A Clockwork Orange: The Prophecy
To mark the English-language premiere of a new ARTE documentary about Anthony Burgess and A Clockwork Orange, we explore some of the ideas featured in the film.
A Clockwork Orange: The Prophecy is the first documentary about Anthony Burgess to have been made for 25 years. The film has been broadcast by ARTE, the pan-European public service channel dedicated to cultural programming. It is co-directed by Elisa Mantin and Benoit Felici.
Anthony Burgess on Screen
Burgess was no stranger to television, both as a subject and presenter. His induction into the world of factual programming came in May 1963, when he appeared in a documentary by Christopher Burstall titled Sex in Literature. Burgess and his first wife Lynne were filmed at their home in Etchingham, Sussex, and he read a bawdy passage from his novel, Inside Mr Enderby.
In 1965 he presented his own script for Silence, Exile and Cunning, a documentary about James Joyce, produced for the BBC’s Monitor series. In the film, again directed by Burstall, Burgess travelled to Dublin, retracing the footsteps of Joyce and his fictional characters, such as Leopold and Molly Bloom, in locations from the novel Ulysses. It is a serious piece of television, and Burgess improvises to camera with authority and clarity.
Other documentaries followed on subjects such as Rome (Anthony Burgess’s Rome, 1976); Ernest Hemingway (Grace Under Pressure, 1978); his home city of Manchester (Celebration: Burgess in Manchester, 1980); the last days of the British Empire in Malaya (A Kind of Failure, 1981); James Joyce and Igor Stravinsky (Make it New, 1982); and D.H. Lawrence (The Rage of D.H. Lawrence, 1985).
Burgess was also the subject of documentaries, beginning in 1971 with a BBC film shot on location in Rome, directed by the writer Nigel Williams. A later film, Burgess at Seventy, directed by Kevin Jackson and presented by Russell Davies, follows Burgess to Venice for a production of his opera, Oberon. This programme includes interviews with other notable writers such as Martin Amis and Paul Theroux.
Kevin Jackson returned to Burgess in a two-hour documentary, The Burgess Variations, broadcast in 1999. He wrote to Liana Burgess to outline the idea: ‘By taking Burgess’s passion for music — from the pub piano and popular songs of his childhood to the classical universality of Beethoven, from the genius of Mozart to Burgess’s own compositions — we would map out his life in chronological sequence but divide it into thematic sections (something like Elgar’s Enigma Variations).’ The film provides a detailed exploration of Burgess’s life and work.
A Clockwork Orange: The Prophecy
A Clockwork Orange: The Prophecy, is the first new documentary to focus on Burgess since The Burgess Variations in 1999. Drawing on archive footage, startling new animations, and interviews with major cultural figures, this documentary reconsiders the 60-year history of A Clockwork Orange as a novel, film, stage play and cultural influence.
The programme begins with Burgess’s unfinished manuscript, ‘The Clockwork Condition’, discovered in the archive of the Burgess Foundation in 2019. In the manuscript, Burgess considers the role of violence in modern-day society, and attempts to defend his novel against accusations that it celebrates or glorifies anti-social behaviour.
The documentary also analyses the relevance of the novel in today’s cultural milieu, with contributions from leading artists such as novelist Will Self, theatre director Alexandra Spencer-Jones, and Campino, the vocalist of the German punk band Die Toten Hosen.

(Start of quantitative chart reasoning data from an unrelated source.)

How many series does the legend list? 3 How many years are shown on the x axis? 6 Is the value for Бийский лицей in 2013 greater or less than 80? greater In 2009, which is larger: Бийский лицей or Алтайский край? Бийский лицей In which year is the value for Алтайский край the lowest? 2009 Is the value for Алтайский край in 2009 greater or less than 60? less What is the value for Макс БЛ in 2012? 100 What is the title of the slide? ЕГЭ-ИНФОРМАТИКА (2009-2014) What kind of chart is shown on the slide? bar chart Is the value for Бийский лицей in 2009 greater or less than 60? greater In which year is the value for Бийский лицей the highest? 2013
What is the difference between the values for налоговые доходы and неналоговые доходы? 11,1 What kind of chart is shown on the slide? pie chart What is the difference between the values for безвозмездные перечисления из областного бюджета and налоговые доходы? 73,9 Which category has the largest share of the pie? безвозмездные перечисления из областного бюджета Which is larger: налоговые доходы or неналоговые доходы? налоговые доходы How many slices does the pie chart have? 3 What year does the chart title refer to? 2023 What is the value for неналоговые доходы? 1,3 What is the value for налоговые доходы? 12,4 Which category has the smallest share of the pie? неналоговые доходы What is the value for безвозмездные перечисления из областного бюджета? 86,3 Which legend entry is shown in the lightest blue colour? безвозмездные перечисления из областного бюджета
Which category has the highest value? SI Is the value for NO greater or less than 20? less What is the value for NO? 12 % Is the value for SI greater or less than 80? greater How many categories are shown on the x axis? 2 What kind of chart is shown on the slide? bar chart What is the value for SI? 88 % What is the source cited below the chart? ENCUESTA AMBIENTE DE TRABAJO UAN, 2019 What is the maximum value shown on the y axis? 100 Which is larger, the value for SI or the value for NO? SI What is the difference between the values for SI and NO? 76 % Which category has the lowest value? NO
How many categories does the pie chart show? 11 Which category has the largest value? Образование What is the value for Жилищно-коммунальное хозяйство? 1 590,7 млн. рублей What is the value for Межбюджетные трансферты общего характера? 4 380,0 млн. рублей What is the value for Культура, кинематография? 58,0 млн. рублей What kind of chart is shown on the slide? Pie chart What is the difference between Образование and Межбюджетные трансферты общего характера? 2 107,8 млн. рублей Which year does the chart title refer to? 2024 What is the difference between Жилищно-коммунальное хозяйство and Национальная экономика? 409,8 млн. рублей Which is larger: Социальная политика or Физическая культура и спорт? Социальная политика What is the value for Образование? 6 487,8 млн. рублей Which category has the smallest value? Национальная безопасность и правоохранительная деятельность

To highlight the ongoing importance of A Clockwork Orange, the dissident artist Ai Weiwei connects the novel’s depiction of a totalitarian state to his own experience of being detained without charge by the Chinese government.
A Clockwork Orange: The Prophecy was partly filmed at the International Anthony Burgess Foundation in Manchester, and it includes new footage of the city at night, bringing the novel back to the streets which shaped it.
The directors of the film are Elisa Mantin and Benoit Felici.
Elisa Mantin has been making television documentaries for more than 30 years. Her previous subjects include Salman Rushdie, John Berger, Roberto Saviano and Colette. In 1997 she directed a 45-minute programme about Anthony Burgess for the French TV series Un siècle d'écrivains. She is an honorary patron of the Burgess Foundation.
Benoit Felici’s previous films include: Unfinished Italy, an exploration of Italy’s modern-day ruins; The Real Thing, a film about architectural replicas of national monuments around the world; and a film about the Italian painter Giuseppe Arcimboldo, famous for his portraits consisting of vegetables and other inanimate objects.
A Clockwork Orange: The Prophecy has been released in French and German on ARTE, and a Spanish version is scheduled for broadcast. We hope that the English-language version of the documentary will soon find a distributor in the UK and US.